"Hayır demekle yetinmemeli, örgütleyicisi olmak lazım..."

741

 Çanakkale Halkevi tarafından geçtiğimiz hafta sonu Çanakkale Belediyesi Çalışanları Sosyal Tesisleri’nde düzenlenen bir etkinliğe konuşmacı olarak gelen Halkevleri Genel Başkan Yardımcısı Nuri Günay ile Anayasa paketi ve referandum süreci hakkında konuştuk. Günay, Halkevleri’nin Anayasa paketine bakışı ve referandum sürecinde yapacakları çalışmalar hakkında gazetemiz Çanakkale OLAY’a konuştu. Konuşmasına Anayasa paketini değerlendirerek başlayan Günay; “Bu paket, birincisi Tayyip Erdoğan’ın ya da AKP’nin iktidarını sürdürebilmesi açısından zorunluluk olarak gördüğü bir değişiklik. İster rejim, ister sistem değişikliği deyin, dünya üzerinde çok örneği olmayan, 1876 Anayasası ile bile karşılaştırıldığında onu bile aşan tarafları olan, Türkiye’nin 100-150 yıllık birikimi, bizim her ne kadar tam olarak kabul etmediğimiz ve daha fazlasını istediğimiz hem demokratikleşme, hem de laiklik sürecine dair var olan kırıntıları bile ortadan kaldırmayı hedefleyen bir Anayasa değişikliği. Bu Aynı zamanda şu zorunluluktan kaynaklanıyor, AKP iktidarı 15 yıllık iktidarını geride bıraktı ve bu 15 yıl içerisinde yürüttüğü politikaların tamamı hemen hemen neredeyse bir suç toplamı olarak değerlendirilebilir. Ortadoğu politikasından tutun da ülke içerisindeki baskıcı politikaların sonuçlarına kadar, Roboski katliamından onlarca örneğini sayabileceğimiz katliamlara kadar türlü suçlar biriktirdi. Bunun yanın da kent suçları biriktirdi. Talan yağma, savaş suçları… Bunların iktidardan düştüğü anda karşısına çıkacağı biçim, doğrudan yargılanma, bunların hesabının sorulması şeklinde olacak. Bunun için de asla iktidardan düşmemesi gerekiyor. Bunun için de her şeyi yapıyor. Bunun bir aşaması 7 Haziran’dan sonraki politikasıydı. Şimdi bakıyoruz ki, Başkanlık ile devam ediyor. İki Başlılığı ortadan kaldırmak vesaire gibi çok zayıf söylemleri var. Hiçbir gerekçeleri güçlü değil. Normal şartlarda anlaşılamaz gerekçeler, ama biz bunları çok iyi anlıyoruz tabi. Bu bir iktidar devamı için mutlak görülen adım” dedi. 

 
“1 Ocak’tan itibaren bizim referandum çalışmamız da başlamış oldu”
1 Ocak gecesi yaşanan Reina saldırısı ile birlikte referandum çalışmasına başladıklarını belirten Günay; “Esasında bu laiklik meselesi ile laiklik meselesinin gündeme oturduğu 1 Ocak’tan itibaren bizim referandum çalışmamız da başlamış oldu. Biliyorsunuz, Reina saldırısının ardından İstanbul Okmeydanı’nda kahvede konuşma yapan bir arkadaşlarımız doğrudan İç İşleri Bakanlığı tarafından hedef gösterildi ve sonrasında ülke gündemi bununla epey bir çalkalandı. Bu aslında AKP’nin de, bizim de durduğumuz yer açısından kritik öneme sahipti. Sonrasında da referanduma yönelik çalışmalarımız devam ediyor” dedi. 
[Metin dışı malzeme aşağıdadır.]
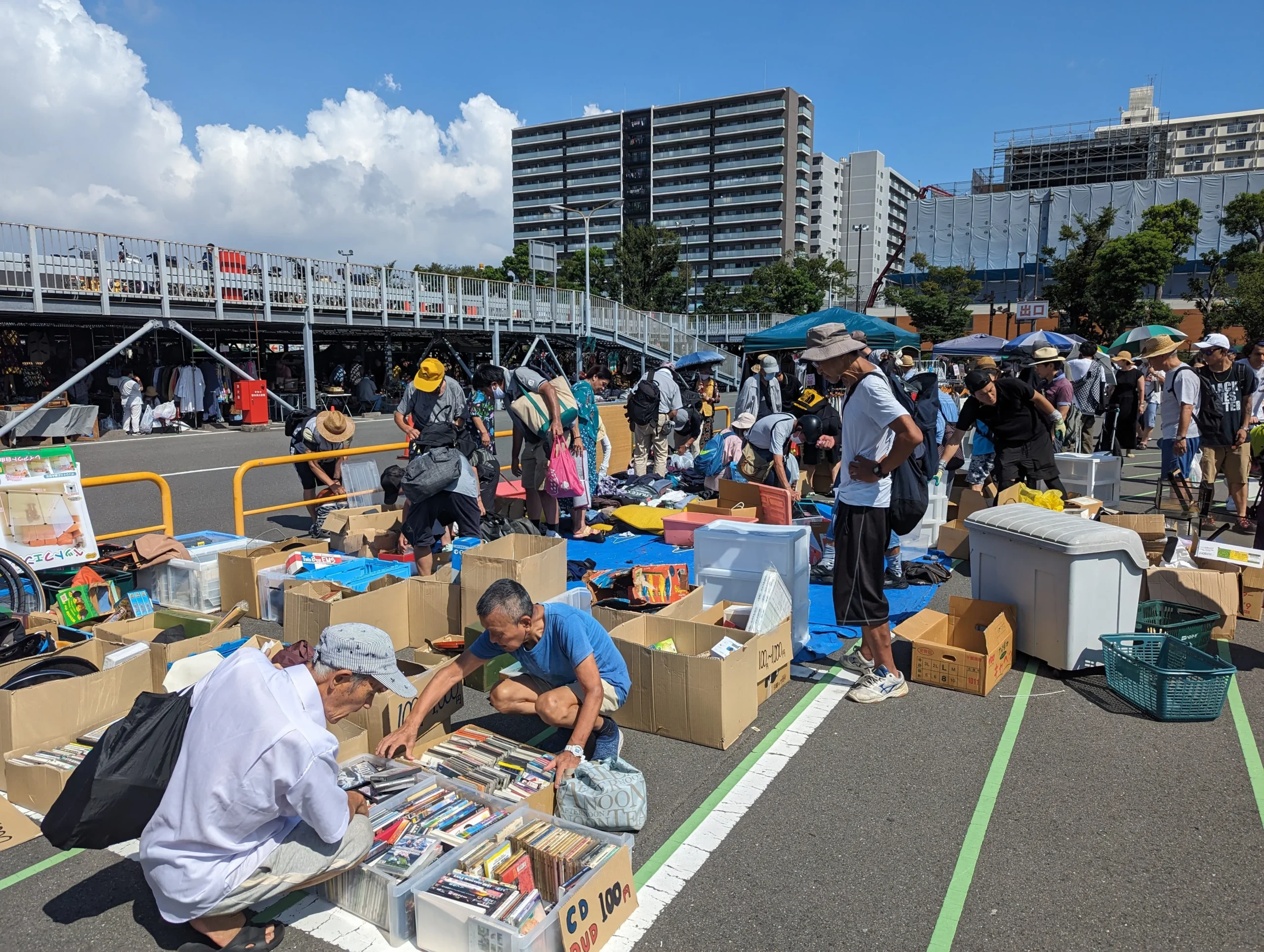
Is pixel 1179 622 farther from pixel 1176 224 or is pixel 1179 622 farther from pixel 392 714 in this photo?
pixel 1176 224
“Hayır kampanyasını kendimizden ibaret görmüyoruz”
Referandum sürecinde nasıl bir çalışma tarzı öreceklerini belirten Güney; “Bizim önerdiğimiz çalışma biçimi, bu süreçte “Hayır” kampanyasını kendimizden ibaret görmüyoruz. Yani Halkevkleri’ne ait komiteler kurmak, meclisler kurmak değil bugünün tarzı. Bugün aslında ‘Hayır’ çalışmasını yapabileceğimiz ilerici, her türlü muhalif toplumsal kesim ile birlikte yol yürümek gibi bir fikrimiz var. Bu basit olarak örgütleri yan yana getirelim, oradan bir platform çıkaralım değil. Böyle bir kaygıdan bahsetmiyorum. Bahsettiğim, bu ülkede ilerici değerlere sahip, laikliği, demokrasiyi kabul eden ve önümüze konan bu yasaya karşı olan herkesle beraber çalışmak gibi bir fikrimiz var. Herkese de bunu öneriyoruz. Bunun adı meclis, komite, başka bir şey olabilir. Yerin özelliklerine göre değişebilir. Stratejisinin de şu olması gerekir diye düşünüyoruz, solcuların solculara, sosyalistlerin sosyalistlere neden ‘Hayır’ dememiz gerekir propagandasını yapması bugün işimize yaramaz. Çünkü bu artık sol içi ideolojik bir mesele değildir. Bir önceki referandumda örneğin boykot vardı, yetmez ama evet vardı ve hayır vardı. Biz hayır denilmesi gerektiğini düşünüyorduk ve çeşitli sol, sosyalist örgütler ile yan yana gelip, bu yüzden solcular ‘Hayır’ demeli diye bir propaganda yapıyorduk. Bugün öyle bir şeye ihtiyaç yok. Zaten ‘Evet’ ve ‘Hayır’ olarak bölünmüş durumda. Bugünün iki aylık stratejisi sandıktan ‘Hayır’ı çıkartmak için gerekli taktikleri uygulamaktır diye düşünüyoruz” dedi. 
 
“Gerçekleri net bir biçimde anlatmak bugünün temel görevidir”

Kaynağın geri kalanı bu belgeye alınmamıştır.